Both expressions return the result we're after:
Color | CalendarYear | CurrentYearSales | PreviousYearSalesForSameColor |
---|---|---|---|
"Black" | 2017 | 393885 | |
"Black" | 2018 | 1818835 | 393885 |
"Black" | 2019 | 3981638 | 1818835 |
"Black" | 2020 | 2644054 | 3981638 |
"Blue" | 2019 | 994448 | |
"Blue" | 2020 | 1284648 | 994448 |
"Multi" | 2019 | 48622 | |
"Multi" | 2020 | 57849 | 48622 |
"NA" | 2019 | 207822 | |
"NA" | 2020 | 227295 | 207822 |
"Red" | 2017 | 2961198 | |
"Red" | 2018 | 3686935 | 2961198 |
"Red" | 2019 | 900175 | 3686935 |
"Red" | 2020 | 176022 | 900175 |
"Silver" | 2017 | 326399 | |
"Silver" | 2018 | 750026 | 326399 |
"Silver" | 2019 | 2165176 | 750026 |
"Silver" | 2020 | 1871788 | 2165176 |
"White" | 2019 | 2517 | |
"White" | 2020 | 2589 | 2517 |
"Yellow" | 2018 | 163071 | |
"Yellow" | 2019 | 2072083 | 163071 |
"Yellow" | 2020 | 2621602 | 2072083 |
As you see in this table, the PreviousYearSalesForSameColor column shows the sales for the previous year for the same color.

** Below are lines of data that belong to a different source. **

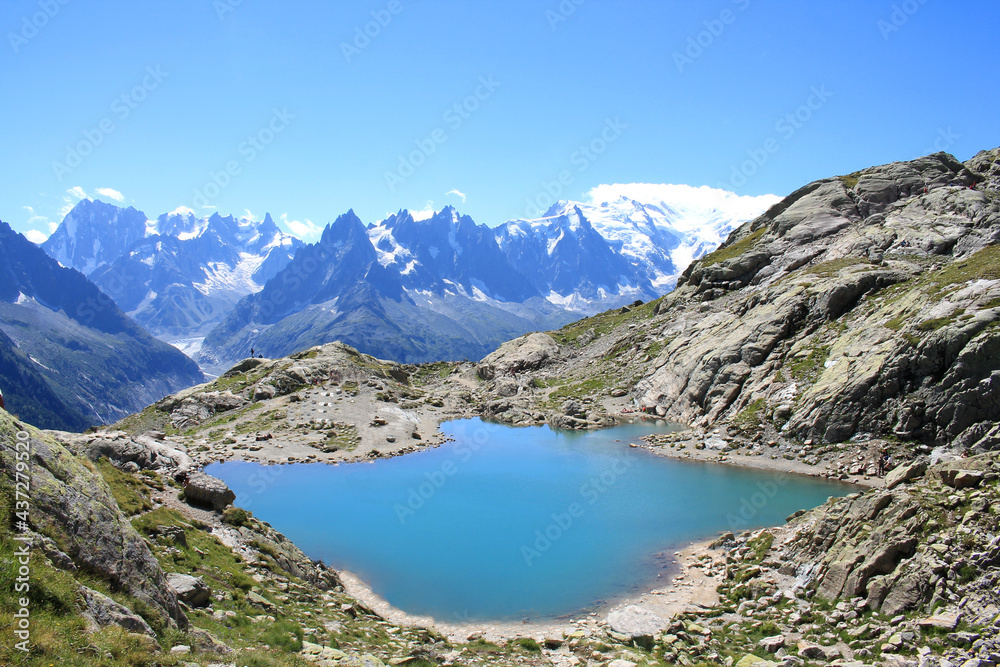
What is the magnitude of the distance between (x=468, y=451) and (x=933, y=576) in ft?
174

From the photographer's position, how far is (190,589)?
1747 cm

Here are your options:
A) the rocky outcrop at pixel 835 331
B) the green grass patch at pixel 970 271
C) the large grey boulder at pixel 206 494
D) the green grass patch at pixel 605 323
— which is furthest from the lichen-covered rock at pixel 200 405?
the green grass patch at pixel 970 271

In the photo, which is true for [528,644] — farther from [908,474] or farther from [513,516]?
[513,516]

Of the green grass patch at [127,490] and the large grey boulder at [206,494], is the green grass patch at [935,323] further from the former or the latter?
the green grass patch at [127,490]

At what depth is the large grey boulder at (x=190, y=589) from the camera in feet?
56.6

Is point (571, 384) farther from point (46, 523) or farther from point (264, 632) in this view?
point (46, 523)

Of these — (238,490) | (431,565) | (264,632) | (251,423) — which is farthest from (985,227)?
(251,423)

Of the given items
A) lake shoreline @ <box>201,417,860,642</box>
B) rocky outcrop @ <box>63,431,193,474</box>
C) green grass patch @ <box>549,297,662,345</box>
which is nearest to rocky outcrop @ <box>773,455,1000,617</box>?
lake shoreline @ <box>201,417,860,642</box>

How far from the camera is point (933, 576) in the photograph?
19.6m

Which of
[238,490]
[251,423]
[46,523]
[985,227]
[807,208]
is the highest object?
[807,208]

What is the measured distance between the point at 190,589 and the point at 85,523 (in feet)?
20.2

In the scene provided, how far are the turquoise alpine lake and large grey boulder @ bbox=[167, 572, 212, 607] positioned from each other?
1367cm

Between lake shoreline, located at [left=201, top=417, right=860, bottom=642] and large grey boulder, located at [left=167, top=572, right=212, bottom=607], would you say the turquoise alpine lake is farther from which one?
large grey boulder, located at [left=167, top=572, right=212, bottom=607]

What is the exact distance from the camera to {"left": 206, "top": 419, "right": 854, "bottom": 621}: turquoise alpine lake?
3111cm
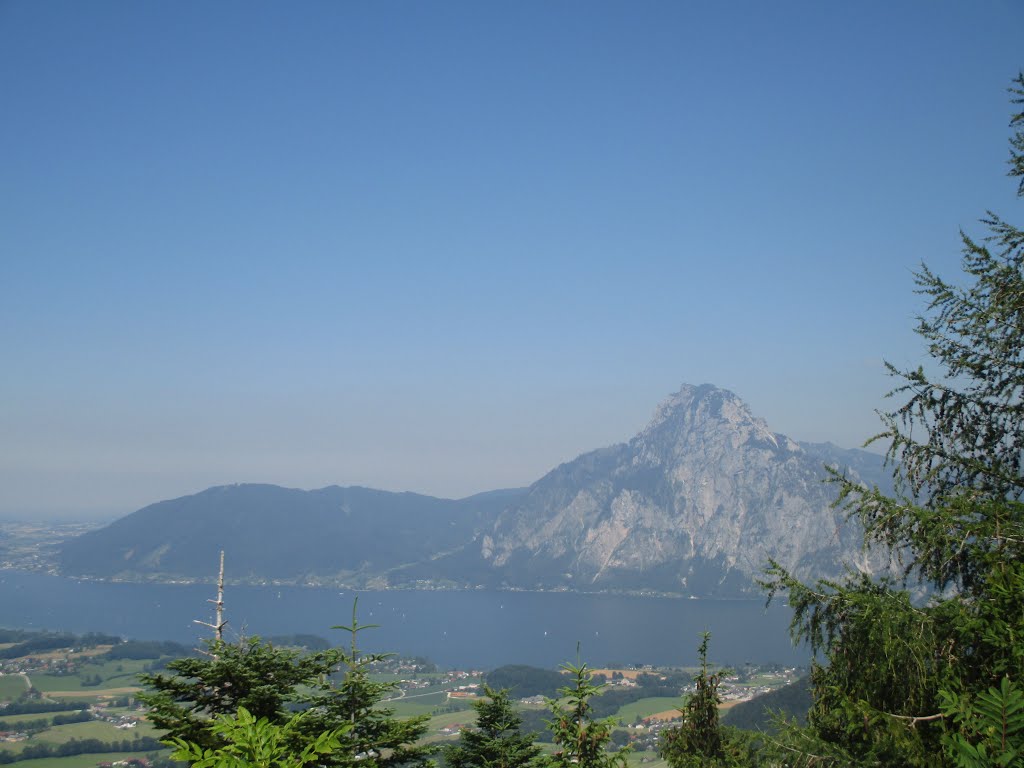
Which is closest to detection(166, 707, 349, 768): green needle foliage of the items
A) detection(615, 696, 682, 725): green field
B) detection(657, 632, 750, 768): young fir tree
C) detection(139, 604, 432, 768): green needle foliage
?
detection(139, 604, 432, 768): green needle foliage

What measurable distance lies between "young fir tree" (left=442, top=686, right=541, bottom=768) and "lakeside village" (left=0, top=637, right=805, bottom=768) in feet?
184

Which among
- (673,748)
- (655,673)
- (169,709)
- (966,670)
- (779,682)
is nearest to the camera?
(966,670)

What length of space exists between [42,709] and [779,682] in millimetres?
115267

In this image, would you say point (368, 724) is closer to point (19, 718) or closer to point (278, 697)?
point (278, 697)

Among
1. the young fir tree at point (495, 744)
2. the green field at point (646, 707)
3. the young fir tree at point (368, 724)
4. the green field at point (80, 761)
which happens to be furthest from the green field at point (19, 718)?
the young fir tree at point (368, 724)

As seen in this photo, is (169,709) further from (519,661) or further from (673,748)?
(519,661)

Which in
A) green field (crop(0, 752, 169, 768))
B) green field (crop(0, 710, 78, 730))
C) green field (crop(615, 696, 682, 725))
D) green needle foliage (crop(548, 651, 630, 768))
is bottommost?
green field (crop(615, 696, 682, 725))

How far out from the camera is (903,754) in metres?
6.97

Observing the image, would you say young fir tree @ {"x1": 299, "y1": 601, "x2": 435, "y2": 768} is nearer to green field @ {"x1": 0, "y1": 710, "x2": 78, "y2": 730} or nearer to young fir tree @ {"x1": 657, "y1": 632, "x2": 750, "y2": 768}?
young fir tree @ {"x1": 657, "y1": 632, "x2": 750, "y2": 768}

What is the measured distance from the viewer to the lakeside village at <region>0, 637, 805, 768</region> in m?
82.6

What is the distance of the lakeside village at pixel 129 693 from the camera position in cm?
8262

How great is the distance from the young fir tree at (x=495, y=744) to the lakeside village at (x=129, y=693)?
2211 inches

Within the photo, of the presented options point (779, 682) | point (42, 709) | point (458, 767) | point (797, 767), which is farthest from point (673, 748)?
point (779, 682)

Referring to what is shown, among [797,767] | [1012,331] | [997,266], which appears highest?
[997,266]
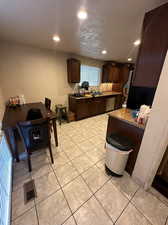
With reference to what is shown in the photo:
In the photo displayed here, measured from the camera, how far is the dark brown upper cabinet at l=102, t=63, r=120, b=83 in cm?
462

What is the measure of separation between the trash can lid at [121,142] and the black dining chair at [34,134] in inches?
42.6

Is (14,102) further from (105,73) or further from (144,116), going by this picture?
(105,73)

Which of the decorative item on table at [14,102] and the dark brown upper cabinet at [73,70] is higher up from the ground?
the dark brown upper cabinet at [73,70]

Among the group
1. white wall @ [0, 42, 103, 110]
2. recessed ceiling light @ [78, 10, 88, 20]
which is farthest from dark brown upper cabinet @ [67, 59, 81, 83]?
recessed ceiling light @ [78, 10, 88, 20]

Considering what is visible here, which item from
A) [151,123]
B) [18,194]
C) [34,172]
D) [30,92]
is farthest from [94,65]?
[18,194]

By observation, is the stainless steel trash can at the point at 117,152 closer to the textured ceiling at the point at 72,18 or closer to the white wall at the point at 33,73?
the textured ceiling at the point at 72,18

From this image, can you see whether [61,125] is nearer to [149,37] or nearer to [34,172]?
[34,172]

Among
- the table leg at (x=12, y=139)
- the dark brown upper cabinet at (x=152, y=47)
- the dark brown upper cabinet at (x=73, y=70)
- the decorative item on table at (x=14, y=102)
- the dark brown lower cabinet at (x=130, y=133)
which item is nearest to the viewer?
the dark brown upper cabinet at (x=152, y=47)

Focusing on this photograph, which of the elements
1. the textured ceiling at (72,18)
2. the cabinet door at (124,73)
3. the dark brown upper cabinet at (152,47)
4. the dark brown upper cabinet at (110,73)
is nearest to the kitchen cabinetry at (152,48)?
the dark brown upper cabinet at (152,47)

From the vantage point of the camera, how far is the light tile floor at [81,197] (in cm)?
113

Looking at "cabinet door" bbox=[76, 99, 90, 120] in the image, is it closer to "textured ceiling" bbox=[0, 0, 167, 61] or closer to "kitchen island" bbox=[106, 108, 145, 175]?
"kitchen island" bbox=[106, 108, 145, 175]

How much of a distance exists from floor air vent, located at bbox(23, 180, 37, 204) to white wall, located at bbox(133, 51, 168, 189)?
1.56 meters

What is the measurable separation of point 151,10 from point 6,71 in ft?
10.7

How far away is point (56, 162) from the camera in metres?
1.89
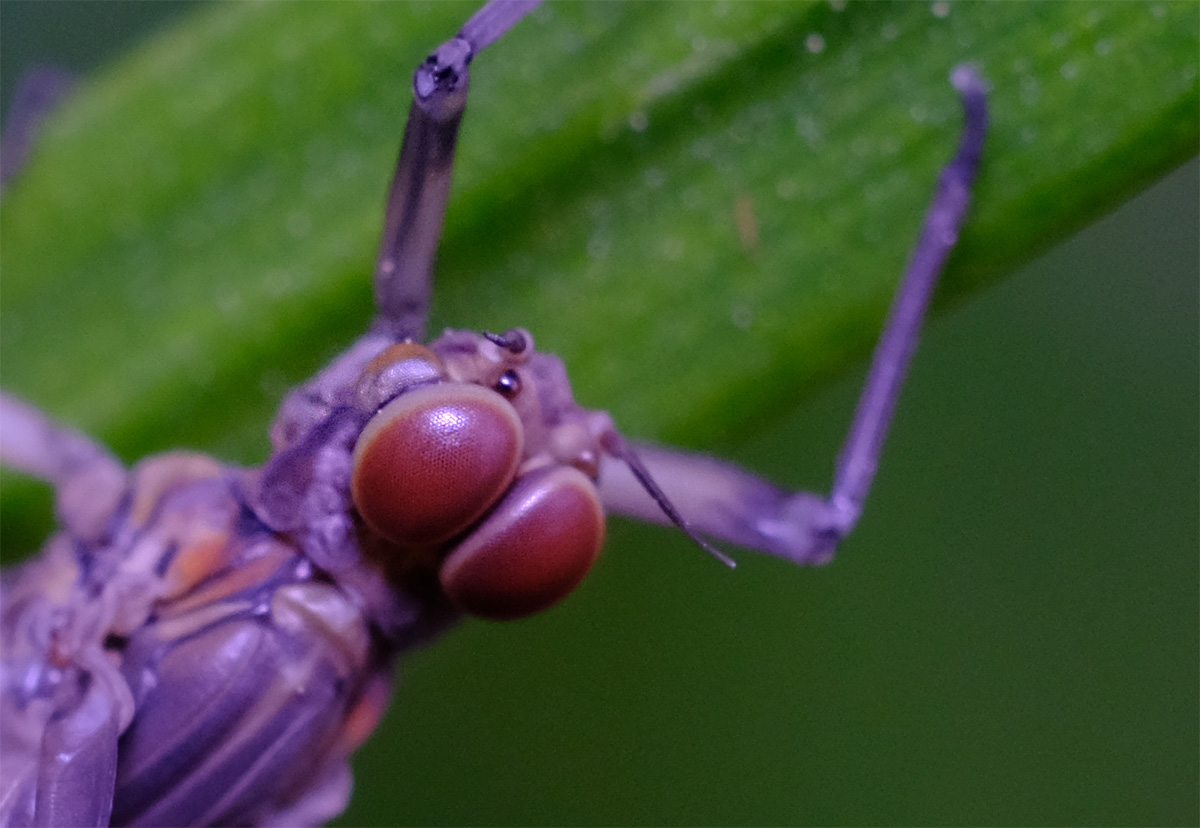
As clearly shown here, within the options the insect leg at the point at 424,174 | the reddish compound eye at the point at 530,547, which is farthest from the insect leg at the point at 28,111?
the reddish compound eye at the point at 530,547

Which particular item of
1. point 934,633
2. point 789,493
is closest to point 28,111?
point 789,493

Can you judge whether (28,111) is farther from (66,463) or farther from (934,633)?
(934,633)

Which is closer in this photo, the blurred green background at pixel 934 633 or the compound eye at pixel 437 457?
the compound eye at pixel 437 457

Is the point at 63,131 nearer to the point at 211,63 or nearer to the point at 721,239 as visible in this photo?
the point at 211,63

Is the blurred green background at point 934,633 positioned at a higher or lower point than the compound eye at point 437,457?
lower

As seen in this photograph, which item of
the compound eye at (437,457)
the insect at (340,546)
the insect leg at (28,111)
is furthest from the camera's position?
the insect leg at (28,111)

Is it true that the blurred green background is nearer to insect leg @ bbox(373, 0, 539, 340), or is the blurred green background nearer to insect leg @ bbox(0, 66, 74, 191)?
insect leg @ bbox(0, 66, 74, 191)

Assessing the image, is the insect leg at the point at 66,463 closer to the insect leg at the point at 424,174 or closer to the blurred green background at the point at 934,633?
the insect leg at the point at 424,174

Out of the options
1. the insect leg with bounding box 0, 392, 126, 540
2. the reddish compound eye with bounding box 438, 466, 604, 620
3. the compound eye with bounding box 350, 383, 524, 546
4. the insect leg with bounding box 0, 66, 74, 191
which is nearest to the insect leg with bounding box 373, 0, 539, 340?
the compound eye with bounding box 350, 383, 524, 546
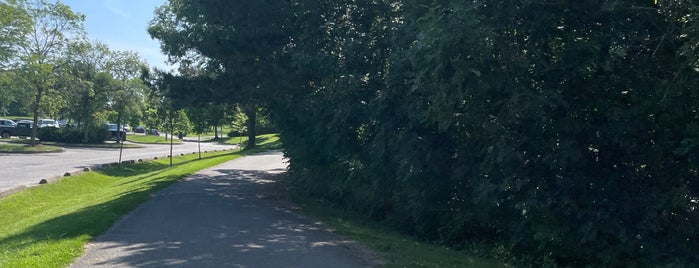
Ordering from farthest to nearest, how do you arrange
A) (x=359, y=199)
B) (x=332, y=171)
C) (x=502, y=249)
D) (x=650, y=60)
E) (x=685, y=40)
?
(x=332, y=171) < (x=359, y=199) < (x=502, y=249) < (x=650, y=60) < (x=685, y=40)

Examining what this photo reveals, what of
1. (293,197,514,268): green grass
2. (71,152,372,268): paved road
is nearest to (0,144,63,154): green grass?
(71,152,372,268): paved road

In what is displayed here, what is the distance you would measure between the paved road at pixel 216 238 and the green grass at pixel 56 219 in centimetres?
30

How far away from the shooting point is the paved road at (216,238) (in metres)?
8.30

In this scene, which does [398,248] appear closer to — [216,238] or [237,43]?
[216,238]

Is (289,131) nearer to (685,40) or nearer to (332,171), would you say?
(332,171)

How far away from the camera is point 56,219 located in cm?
1306

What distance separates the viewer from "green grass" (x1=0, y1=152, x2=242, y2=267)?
8.70 meters

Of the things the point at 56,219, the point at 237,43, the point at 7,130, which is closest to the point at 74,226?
the point at 56,219

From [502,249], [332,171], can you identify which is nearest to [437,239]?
[502,249]

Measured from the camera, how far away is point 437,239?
11992 mm

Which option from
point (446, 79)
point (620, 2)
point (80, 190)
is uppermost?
point (620, 2)

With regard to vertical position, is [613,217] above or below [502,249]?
above

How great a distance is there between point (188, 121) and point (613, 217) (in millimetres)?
33117

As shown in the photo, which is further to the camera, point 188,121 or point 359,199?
point 188,121
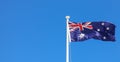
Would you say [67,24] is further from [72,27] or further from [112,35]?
[112,35]

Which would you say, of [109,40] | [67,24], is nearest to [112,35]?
[109,40]

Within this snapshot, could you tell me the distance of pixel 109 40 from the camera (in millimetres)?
36656

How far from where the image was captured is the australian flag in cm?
3681

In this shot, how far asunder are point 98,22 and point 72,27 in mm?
1585

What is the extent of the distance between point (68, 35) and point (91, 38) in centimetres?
138

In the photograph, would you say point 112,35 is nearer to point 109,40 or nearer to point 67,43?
point 109,40

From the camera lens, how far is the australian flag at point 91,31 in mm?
36812

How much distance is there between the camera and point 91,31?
3706 cm

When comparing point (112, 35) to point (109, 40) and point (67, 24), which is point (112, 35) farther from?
point (67, 24)

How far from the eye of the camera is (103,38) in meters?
36.8

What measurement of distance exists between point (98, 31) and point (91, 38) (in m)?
0.66

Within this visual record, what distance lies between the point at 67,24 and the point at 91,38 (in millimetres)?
1607

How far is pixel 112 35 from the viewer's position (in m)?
36.9

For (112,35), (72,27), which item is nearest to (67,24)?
(72,27)
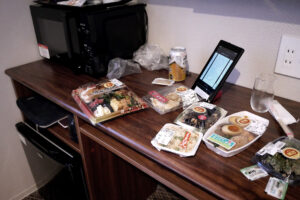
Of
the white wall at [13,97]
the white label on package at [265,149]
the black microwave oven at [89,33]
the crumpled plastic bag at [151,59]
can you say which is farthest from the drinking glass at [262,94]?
the white wall at [13,97]

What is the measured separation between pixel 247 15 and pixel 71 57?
2.54 feet

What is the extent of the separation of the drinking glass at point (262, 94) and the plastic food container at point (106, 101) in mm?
391

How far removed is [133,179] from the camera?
134cm

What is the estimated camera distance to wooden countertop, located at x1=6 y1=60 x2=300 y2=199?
574 mm

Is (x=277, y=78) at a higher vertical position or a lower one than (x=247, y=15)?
lower

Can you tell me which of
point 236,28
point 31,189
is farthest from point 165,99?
point 31,189

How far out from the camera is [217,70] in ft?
3.01

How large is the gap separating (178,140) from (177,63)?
43cm

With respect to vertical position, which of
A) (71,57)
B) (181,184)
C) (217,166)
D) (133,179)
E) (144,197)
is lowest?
(144,197)

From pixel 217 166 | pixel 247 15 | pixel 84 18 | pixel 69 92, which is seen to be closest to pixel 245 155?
pixel 217 166

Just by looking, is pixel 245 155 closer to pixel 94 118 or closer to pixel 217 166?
pixel 217 166

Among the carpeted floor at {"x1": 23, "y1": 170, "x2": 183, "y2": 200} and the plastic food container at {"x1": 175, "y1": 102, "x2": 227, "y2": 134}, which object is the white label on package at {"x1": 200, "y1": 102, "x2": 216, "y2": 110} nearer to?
the plastic food container at {"x1": 175, "y1": 102, "x2": 227, "y2": 134}

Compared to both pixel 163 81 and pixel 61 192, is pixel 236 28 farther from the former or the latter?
pixel 61 192

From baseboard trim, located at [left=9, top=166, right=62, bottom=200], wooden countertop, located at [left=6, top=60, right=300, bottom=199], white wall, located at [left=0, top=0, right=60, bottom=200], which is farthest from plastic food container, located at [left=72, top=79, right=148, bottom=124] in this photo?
baseboard trim, located at [left=9, top=166, right=62, bottom=200]
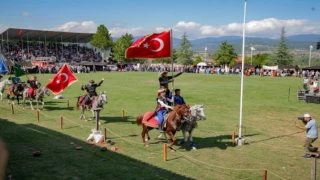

For [Red, 2020], it returns the sales for [Red, 2019], and so on. If there's no previous year, for example in the case of [Red, 2017], no value is returned.
You can think of PARTITIONBY as a way to divide the table into parts in which to execute the OFFSET calculation. In the example above, the table is divided into as many parts as there are colors, one for each color. Then, within each part, the OFFSET is calculated, sorted by CalendarYear.
Visually, what's happening is this:
First, the call to PARTITIONBY results in the table getting divided into parts, one for each Color. This is represented by the light blue boxes in the table image. Next, ORDERBY makes sure that each part is sorted by CalendarYear (represented by the orange arrows). Finally, within each sorted part, for each row, OFFSET finds the row above it and returns that value in the PreviousYearSalesForSameColor column. Since for every first row in each part there is no previous row in that same part, the result in that row for the PreviousYearSalesForSameColor column is empty.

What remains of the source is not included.